When You Can't Go Organic
I am often confronted with this dilemma "Do I wait on line at Wholefoods or Trader Joe's or do I just buy an orange off the fruit stand guy which will take like 2 seconds." This article might seem like sacriledge in my naturopathic world but sometimes for one reason or another going organic is just not possible. Perhaps it is financial or lack of availability. I am not proposing that we abandon our efforts to go organic. Organic farming doesn't just benefit us but the planet and the workers who grow and harvest them as well. Also for my dairy loving omnivores sorry but buying organic animal products is the only way to go. If going organic is giving you a headache, here are some ways to still keep safe and healthy when going, dare I say, theand healthy when going, dare I say, the conventional route.
Stick with the "Clean 15"
An apple a day keeps the doctor away unless it is covered with neurotoxic chemicals and endocrine disruptors. This is why conventional apples have made their way to number one on the Enviromental Working Group's (EWG) dirty dozen list for past 3 years! EWG complies a list annually of produce based on their level of pesticide residues. Those lowest on the list are considered the "Clean 15." Luckily there are many fruits and vegetables that are lower in pesticides or have thick protective skins that are not normally consumed. So you can enjoy avocados, pineapple, asparagus, and kiwis without breaking the bank or a sweat.
Give it a Peel
Peels and skins are among the most nutrient-rich part of fruits and vegetables containing important phytonutrients which are powerful antioxants and have tremendous benefits. Unfortunately, the skins of conventional produce come with some unwanted foes: petrolium waxes and pesticides. Removing the peel helps to reduce and eliminate these toxins before they get into your body. This is important as many pesticides are toxic to the endocrine, nervous and reproductive system. Wax coatings contain mopholine, which when in the presence of excess nitrite, can be broken down into a known carcinogen.
Soak it in a Vinegar Bath
If removing the peel doesn't appeal, then you might want to give your produce a soak. A recent study looked at organochlorine and organophosphorus pesticide levels in conventional produce after using various soaking solutions: plain tap water, radish water, citric acid, hydrogen peroxide, and vinegar.

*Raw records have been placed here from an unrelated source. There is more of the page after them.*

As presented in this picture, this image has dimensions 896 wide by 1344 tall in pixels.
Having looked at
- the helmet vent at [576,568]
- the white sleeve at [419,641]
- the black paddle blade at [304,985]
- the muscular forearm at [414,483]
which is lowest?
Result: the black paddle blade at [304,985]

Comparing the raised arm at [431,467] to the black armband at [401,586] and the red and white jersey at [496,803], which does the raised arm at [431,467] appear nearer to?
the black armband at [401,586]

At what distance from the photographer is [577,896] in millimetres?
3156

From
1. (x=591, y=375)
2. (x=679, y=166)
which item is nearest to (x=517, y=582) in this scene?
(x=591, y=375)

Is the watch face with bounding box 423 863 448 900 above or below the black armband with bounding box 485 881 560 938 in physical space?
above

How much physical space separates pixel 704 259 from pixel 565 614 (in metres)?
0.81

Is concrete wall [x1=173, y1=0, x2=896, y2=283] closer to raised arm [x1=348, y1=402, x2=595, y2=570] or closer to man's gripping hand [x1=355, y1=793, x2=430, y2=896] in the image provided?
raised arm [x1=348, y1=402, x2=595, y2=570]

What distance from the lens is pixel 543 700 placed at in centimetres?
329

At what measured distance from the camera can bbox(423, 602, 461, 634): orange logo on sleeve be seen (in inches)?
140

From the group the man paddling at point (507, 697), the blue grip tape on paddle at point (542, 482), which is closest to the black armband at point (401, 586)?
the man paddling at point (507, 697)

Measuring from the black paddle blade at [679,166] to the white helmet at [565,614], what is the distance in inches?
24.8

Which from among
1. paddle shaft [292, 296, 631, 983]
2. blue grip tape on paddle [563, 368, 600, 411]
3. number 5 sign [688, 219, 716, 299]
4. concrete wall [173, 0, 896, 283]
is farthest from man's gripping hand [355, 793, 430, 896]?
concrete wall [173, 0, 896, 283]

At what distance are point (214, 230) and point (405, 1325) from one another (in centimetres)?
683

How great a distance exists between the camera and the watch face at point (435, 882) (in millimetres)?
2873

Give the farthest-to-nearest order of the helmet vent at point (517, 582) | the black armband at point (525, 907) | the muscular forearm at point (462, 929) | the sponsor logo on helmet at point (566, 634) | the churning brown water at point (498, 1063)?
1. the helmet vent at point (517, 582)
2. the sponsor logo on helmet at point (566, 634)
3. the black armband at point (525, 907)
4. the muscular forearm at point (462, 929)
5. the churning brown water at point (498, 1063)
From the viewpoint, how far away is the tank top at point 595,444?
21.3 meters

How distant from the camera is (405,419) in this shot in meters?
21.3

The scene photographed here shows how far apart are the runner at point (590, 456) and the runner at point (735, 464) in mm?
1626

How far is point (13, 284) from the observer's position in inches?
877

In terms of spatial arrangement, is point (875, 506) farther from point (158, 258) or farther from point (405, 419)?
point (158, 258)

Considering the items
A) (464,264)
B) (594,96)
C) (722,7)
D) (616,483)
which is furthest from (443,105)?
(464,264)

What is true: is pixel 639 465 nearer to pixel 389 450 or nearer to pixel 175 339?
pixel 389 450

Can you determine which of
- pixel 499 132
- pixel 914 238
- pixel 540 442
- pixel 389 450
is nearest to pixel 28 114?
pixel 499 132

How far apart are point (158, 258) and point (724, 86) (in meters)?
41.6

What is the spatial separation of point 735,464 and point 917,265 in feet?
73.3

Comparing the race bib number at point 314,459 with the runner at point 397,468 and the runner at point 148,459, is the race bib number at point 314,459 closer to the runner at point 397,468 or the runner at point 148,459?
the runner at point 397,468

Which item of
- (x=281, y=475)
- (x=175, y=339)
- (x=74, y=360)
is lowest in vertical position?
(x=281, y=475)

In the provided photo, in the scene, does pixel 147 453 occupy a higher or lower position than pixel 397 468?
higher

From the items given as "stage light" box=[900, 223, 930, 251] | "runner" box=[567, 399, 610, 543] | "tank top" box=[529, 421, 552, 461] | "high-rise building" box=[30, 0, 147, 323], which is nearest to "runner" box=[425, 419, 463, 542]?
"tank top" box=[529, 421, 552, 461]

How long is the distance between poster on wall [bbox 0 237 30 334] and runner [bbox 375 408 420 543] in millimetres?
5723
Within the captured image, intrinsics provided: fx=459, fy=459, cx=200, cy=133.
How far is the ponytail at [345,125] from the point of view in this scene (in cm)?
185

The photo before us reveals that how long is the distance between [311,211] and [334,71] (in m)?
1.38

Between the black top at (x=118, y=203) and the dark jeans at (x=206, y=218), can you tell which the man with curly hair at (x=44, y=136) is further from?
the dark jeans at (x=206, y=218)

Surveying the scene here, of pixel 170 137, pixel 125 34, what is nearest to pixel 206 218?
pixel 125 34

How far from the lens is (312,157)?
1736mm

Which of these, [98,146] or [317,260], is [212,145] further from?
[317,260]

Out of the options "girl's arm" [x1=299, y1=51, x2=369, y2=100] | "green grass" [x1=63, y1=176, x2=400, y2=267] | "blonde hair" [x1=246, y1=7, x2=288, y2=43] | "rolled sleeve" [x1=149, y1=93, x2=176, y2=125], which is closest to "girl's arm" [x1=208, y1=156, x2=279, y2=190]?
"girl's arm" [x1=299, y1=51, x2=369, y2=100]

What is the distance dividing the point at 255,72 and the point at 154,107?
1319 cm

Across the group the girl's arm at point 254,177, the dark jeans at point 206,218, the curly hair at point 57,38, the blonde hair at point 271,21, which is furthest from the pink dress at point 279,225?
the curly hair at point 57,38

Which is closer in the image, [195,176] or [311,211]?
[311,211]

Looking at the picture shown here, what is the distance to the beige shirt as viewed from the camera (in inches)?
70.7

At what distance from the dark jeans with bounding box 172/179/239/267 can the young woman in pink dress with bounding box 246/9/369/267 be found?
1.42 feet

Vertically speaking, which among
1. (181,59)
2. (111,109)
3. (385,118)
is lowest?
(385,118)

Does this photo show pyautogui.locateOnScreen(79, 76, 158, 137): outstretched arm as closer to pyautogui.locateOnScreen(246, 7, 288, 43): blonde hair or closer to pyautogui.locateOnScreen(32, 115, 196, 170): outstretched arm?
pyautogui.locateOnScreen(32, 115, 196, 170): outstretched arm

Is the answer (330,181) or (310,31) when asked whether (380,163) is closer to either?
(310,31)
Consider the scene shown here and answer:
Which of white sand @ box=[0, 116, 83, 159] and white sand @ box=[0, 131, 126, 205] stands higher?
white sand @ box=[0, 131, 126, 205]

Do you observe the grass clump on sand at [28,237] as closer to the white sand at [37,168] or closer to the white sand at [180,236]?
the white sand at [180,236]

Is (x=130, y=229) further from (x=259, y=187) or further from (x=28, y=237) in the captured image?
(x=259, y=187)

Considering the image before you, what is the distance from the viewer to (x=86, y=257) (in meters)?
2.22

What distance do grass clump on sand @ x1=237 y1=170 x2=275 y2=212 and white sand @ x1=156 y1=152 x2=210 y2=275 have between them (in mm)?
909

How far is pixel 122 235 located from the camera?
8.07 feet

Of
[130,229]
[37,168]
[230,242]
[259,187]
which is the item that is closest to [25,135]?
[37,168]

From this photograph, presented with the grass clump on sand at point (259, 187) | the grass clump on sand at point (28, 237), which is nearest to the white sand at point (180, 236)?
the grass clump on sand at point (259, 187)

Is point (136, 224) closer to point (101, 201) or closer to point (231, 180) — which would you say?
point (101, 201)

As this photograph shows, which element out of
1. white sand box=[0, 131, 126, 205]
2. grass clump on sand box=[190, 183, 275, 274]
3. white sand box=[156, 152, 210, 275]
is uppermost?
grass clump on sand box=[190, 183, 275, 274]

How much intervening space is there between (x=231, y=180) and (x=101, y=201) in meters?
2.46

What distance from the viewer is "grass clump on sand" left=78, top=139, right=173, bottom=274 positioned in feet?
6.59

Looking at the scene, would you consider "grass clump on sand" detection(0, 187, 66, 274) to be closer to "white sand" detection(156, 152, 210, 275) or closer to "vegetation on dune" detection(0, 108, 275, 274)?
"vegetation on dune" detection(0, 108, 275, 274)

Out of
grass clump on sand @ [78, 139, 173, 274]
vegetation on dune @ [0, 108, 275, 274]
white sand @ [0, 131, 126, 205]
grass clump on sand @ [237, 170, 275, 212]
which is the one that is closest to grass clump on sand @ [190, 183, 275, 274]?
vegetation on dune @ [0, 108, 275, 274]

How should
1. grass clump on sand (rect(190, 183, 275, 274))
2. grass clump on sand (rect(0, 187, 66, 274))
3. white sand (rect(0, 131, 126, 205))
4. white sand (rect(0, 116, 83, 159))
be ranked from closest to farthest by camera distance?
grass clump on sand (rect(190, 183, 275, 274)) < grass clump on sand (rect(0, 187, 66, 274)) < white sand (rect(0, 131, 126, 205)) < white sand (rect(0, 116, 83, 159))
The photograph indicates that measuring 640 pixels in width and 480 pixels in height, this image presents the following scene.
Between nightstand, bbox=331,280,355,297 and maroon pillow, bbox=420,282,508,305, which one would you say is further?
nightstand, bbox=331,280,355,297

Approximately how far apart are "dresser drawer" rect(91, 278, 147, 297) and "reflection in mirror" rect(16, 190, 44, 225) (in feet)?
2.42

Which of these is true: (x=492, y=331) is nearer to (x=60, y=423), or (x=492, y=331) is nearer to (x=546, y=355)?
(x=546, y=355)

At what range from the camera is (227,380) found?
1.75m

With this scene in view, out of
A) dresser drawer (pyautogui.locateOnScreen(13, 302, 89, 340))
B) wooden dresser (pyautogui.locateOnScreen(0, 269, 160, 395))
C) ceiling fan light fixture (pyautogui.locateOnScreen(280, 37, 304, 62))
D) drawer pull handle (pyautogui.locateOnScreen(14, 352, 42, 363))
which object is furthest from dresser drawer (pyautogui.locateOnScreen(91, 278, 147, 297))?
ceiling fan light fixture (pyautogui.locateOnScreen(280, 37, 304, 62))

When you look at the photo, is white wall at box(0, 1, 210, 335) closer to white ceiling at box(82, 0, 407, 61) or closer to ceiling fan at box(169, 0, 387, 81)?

The 10% vinegar solution was shown to remove pesticides by 97% proving to be the most economical and effective solution in the study. It appears that acidic solutions in general favor pesticide removal. To prepare at home, use the ratio of 1 cup of white distilled vinegar to 1 gallon of warm water and soak your produce for 15-20 minutes. Afterwards rinse with tap water to avoid a vinegary after taste.
Wash your Produce with Your Dishes
Because most pesticides are not water soluble you are going to need something tougher that cuts through grease. So if you prefer to skip peeling or vinegar soaking, you might want to give you dish (preferably ecofriendly) soap a try. One study using cherry tomatoes concluded that dish soap was a practical way to remove pesticides. It found that washing the tomatoes for 15-20 minutes was was sufficient to remove 42-82% of pesticides. Increasing the number of washings and temperature of the water further increased pesticide removal.